For the mischief charge, Johnson could get an additional 16 years in prison. The trespass charge carries a prison term of between six months and eight years.

After Justice Joseph P. Quinn sentences Johnson in Fort Collins, defense attorneys will have 45 days to file a motion to appeal the convictions.

“There is no doubt this case will be appealed,” said William Schurman, one of Johnson’s court-appointed attorneys.

Schurman expects lawyers within the state’s Public Defender’s Office to pick up the case and handle the appeal once Johnson is sentenced.

“The office in Denver handles all of the appeals,” Schurman said. “There are 10 to 12 lawyers in the office that focus on appeals.”

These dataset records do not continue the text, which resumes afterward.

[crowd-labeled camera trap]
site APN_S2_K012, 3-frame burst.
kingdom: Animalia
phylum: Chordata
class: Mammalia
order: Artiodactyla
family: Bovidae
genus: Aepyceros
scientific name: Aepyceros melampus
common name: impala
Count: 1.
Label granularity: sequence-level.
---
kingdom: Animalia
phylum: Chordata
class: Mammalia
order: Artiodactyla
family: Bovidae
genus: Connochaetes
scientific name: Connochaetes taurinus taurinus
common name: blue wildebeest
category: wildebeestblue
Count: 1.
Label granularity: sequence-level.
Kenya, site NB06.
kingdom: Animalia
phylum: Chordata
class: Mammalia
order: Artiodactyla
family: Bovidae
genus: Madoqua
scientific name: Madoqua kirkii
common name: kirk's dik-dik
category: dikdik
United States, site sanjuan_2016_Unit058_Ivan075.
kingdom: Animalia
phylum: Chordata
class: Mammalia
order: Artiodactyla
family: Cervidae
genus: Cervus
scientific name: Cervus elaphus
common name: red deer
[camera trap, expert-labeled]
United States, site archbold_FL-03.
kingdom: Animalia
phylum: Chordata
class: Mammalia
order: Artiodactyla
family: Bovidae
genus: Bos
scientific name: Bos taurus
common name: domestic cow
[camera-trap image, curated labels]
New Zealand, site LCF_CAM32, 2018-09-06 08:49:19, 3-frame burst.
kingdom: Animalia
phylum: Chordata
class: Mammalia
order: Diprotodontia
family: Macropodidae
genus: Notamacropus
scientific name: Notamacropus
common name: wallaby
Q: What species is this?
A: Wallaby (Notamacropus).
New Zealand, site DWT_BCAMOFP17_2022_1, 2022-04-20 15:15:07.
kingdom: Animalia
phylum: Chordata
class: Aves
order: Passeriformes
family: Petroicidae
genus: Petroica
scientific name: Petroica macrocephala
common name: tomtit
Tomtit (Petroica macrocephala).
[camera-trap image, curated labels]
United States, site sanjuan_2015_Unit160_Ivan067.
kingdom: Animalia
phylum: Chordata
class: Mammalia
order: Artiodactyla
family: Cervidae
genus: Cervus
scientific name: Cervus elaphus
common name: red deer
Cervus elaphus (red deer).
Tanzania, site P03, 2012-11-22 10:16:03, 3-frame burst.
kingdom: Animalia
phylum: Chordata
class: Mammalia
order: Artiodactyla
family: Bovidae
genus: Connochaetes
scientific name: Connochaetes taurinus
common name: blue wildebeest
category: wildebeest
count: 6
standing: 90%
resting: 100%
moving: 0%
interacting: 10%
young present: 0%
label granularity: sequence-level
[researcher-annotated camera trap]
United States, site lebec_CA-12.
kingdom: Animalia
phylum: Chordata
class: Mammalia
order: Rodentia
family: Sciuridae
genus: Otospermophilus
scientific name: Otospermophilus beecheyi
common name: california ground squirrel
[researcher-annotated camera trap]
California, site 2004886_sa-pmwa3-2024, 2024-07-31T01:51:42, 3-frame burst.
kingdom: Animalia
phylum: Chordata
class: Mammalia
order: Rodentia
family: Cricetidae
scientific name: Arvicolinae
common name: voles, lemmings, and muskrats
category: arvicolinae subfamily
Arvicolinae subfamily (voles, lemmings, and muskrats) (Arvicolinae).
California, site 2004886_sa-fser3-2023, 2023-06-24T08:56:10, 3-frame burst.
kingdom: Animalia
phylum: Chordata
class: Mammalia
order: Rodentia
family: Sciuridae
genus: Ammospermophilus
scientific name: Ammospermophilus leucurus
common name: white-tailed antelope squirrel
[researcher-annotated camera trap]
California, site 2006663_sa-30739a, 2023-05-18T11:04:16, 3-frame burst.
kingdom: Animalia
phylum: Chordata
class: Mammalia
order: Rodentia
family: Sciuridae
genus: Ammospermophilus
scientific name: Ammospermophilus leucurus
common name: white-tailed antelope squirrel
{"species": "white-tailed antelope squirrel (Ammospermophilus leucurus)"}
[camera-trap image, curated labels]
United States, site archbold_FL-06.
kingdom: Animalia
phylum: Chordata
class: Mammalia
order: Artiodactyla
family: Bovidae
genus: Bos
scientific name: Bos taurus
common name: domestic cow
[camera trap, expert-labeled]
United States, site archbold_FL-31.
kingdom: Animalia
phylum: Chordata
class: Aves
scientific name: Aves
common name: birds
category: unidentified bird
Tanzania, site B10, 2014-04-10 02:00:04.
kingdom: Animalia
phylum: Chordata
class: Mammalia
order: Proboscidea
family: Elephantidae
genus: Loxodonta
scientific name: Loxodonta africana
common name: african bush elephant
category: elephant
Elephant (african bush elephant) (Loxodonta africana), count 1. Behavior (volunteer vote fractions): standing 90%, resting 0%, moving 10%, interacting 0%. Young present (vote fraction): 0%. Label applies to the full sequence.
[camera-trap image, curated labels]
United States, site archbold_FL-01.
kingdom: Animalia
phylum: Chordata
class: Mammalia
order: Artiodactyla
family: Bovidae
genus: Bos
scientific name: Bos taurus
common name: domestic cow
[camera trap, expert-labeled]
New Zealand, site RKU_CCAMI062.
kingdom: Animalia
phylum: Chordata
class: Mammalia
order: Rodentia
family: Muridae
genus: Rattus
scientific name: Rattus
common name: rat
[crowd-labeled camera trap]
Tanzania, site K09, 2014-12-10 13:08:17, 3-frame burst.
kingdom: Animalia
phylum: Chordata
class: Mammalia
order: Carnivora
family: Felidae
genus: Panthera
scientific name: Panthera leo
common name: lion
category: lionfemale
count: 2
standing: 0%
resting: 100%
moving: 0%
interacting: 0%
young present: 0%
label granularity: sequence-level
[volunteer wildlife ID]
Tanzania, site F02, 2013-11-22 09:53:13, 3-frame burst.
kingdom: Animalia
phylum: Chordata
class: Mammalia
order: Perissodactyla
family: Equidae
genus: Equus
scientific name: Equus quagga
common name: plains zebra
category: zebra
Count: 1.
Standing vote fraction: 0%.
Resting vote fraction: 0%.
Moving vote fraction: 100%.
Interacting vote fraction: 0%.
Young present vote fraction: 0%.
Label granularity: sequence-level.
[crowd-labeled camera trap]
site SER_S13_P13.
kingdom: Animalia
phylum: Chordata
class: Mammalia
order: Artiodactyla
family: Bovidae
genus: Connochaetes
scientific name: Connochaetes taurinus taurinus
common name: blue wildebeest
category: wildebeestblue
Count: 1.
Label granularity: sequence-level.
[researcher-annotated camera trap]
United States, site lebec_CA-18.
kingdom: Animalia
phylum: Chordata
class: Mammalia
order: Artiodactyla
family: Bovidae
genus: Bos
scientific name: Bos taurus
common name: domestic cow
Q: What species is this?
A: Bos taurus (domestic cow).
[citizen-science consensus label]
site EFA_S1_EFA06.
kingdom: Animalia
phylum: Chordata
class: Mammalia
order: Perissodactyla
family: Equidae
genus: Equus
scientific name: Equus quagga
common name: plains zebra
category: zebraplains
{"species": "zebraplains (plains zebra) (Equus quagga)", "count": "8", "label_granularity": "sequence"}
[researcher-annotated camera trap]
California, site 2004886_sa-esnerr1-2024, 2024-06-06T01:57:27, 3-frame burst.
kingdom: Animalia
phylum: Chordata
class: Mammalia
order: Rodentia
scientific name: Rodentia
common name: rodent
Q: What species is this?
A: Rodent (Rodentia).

Before Johnson’s sentencing date, he must deal with a pending felony charge in Routt County.

Johnson, 31, will appear before Routt County Judge James Garrecht today for allegedly tampering with a witness. Johnson was charged with the class four felony in September after he wrote a letter to his sister in August.

Assistant District Attorney Kerry St. James alleged that the letter encourages Johnson’s younger sister, Jennifer Johnson, not to cooperate with authorities. St. James said Johnson used the letter to notify his sister of upcoming court hearings and that he instructed her not to answer questions about certain aspects of the Bases’ case, St. James said.

St. James filed the charge after receiving the letter from Jennifer Johnson’s estranged husband, Jeff Evans.

Evans received the letter in August at the couple’s Divide home. At the time, the couple was separated, and Johnson was living with her parents in Longmont.

During Thomas Johnson’s

13-day trial at the Larimer County Justice Center, Evans testified he opened the letter and read it. Evans testified he was concerned and sent the letter to St. James.

Johnson’s attorneys claim the letter was stolen, and Evans should have forwarded the letter to his wife.

Twelve Larimer County residents convicted Johnson of the three felonies Nov. 14.

The eight women and four men reached the verdict after listening to seven days of testimony. The jury deliberated for about eight hours over the course of two days.

The jury determined Johnson planned to kill the 31-year-old Bases at her Steamboat Springs apartment, rejecting Johnson’s claim he killed the woman in self-defense.

The trial was moved to Larimer County because of pretrial publicity in Routt County.

Johnson returned to Routt County Nov. 15. He is being held in the Routt County Detention Center.